__TEXT SEGMENT__
>>>>>
On the road we had a minibus pull up and initially seem quite friendly, until they started asking for gifts. Seeing Arjuns knife they got quite persistent about having it, and after multiple rejections actually got quite angry and got out of the car. Holding our ground, the one who seemed most frustrated walked right up to us, and for reasons unknown (though he was smaller than we expected) changed his mood. He left back to the car smiling and shaking hands, but the whole situation conjured images of Yuheis story. Not 10mins later another van pulled up and gave us bread and milk, a dramatic contrast in hospitality!
One day we had a change in the weather, and over a couple of hours watched a lightening storm roll over the landscape, bringing hot rain and a stark awareness that we were the tallest things in the landscape, pushing a steel cart and sleeping in an aluminium poled tent. The storm lasted all afternoon, evening and into the night, but fortunately we were fine. The scenery had returned to desert and the road became varied, with sporadic stretches of tarmac closed off to the public but accessible to us.
We began to start receiving watermelons in place of water, and watched as cars drove past loaded beyond safety with the things, one guy pulled up to share one with us and inquire about UK immigration laws, and one rather muscly trucker gave us what watermelons he had, explaining that during the muslim fast he didn’t eat or drink anything during the day. How the man goes without even drinking water in this heat is incomprehensible.
Arjun began to feel ill, but we we got to within sight of Baikonur and managed to camp in the shade of an abandoned garage. On the walk in we fashioned a short cut across the desert to a small village just before the town, a huge mistake which didn’t really save any time, and once there were told that without permits we would not be able to get into Baikonur. A bit of a blow for Arjun, as it was his birthday and upon hearing it was a Russian town was hoping for wifi and a celebratory day off. We shopped in the village, and continued walking, stopping in a cafe on the way out as a celebratory compensation.
We saw the spaceport on the way out and stopped under a large construction sign for shelter, surprisingly made good distance and Arjun was feeling better.
On the road we got stopped by a kind truck driver who cut up watermelon for us to eat with him on the roadside. As we were chatting we saw a man walking over, and the trucker gave us a watermelon to put on the cart. Once the walking man finally arrived, it all got a bit awkward; nothing was said, the man just crouched down and started helping himself to the truckers watermelon. We tried to ask in our Russian if he was a friend or something but neither seemed to want to answer, they just said nothing. The trucker then awkwardly said goodbye and got in to drive off, and we walked off leaving the other man to finish what was left. Very strange.
<<<<<
__APPLY WHAT YOU READ__
(a) In the travel account, where did the travelers camp once they came within sight of Baikonur?
(b) Reproduce the stretch of the travel account from "On the road we had" through "contrast in hospitality!".
The data after this point come from a different source than the travel account.

__INPUT DATA__
>>>>>
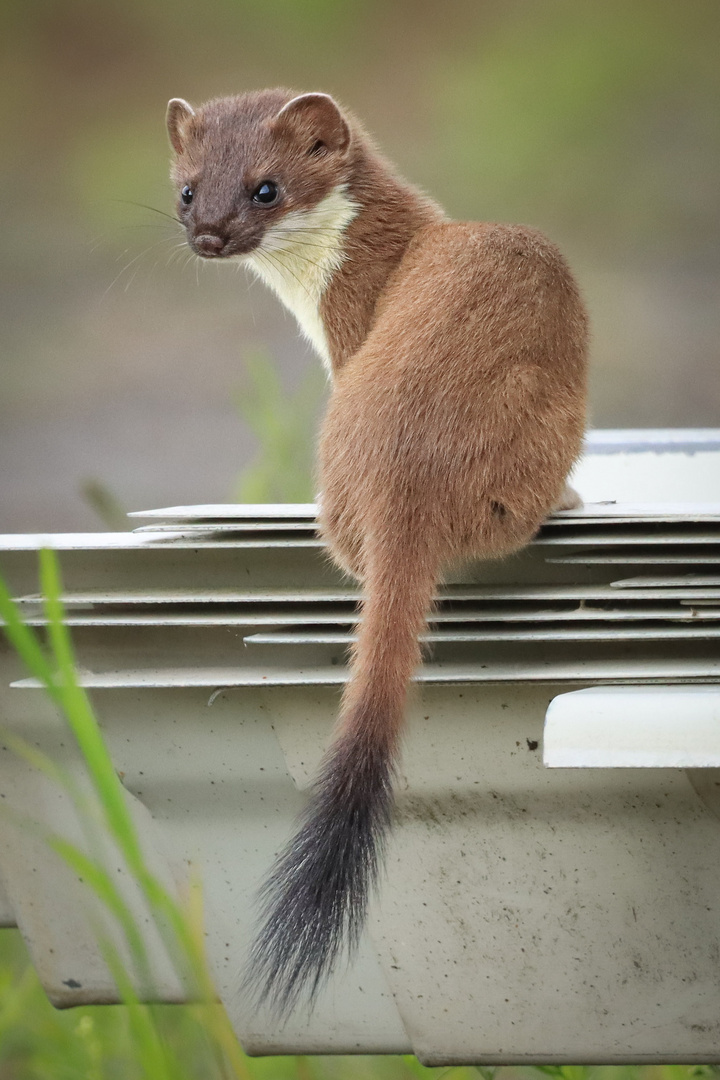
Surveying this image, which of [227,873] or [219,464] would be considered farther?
[219,464]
<<<<<
__OUTPUTS FOR THE TASKS__
(a) In the shade of an abandoned garage.

(b)
On the road we had a minibus pull up and initially seem quite friendly, until they started asking for gifts. Seeing Arjuns knife they got quite persistent about having it, and after multiple rejections actually got quite angry and got out of the car. Holding our ground, the one who seemed most frustrated walked right up to us, and for reasons unknown (though he was smaller than we expected) changed his mood. He left back to the car smiling and shaking hands, but the whole situation conjured images of Yuheis story. Not 10mins later another van pulled up and gave us bread and milk, a dramatic contrast in hospitality!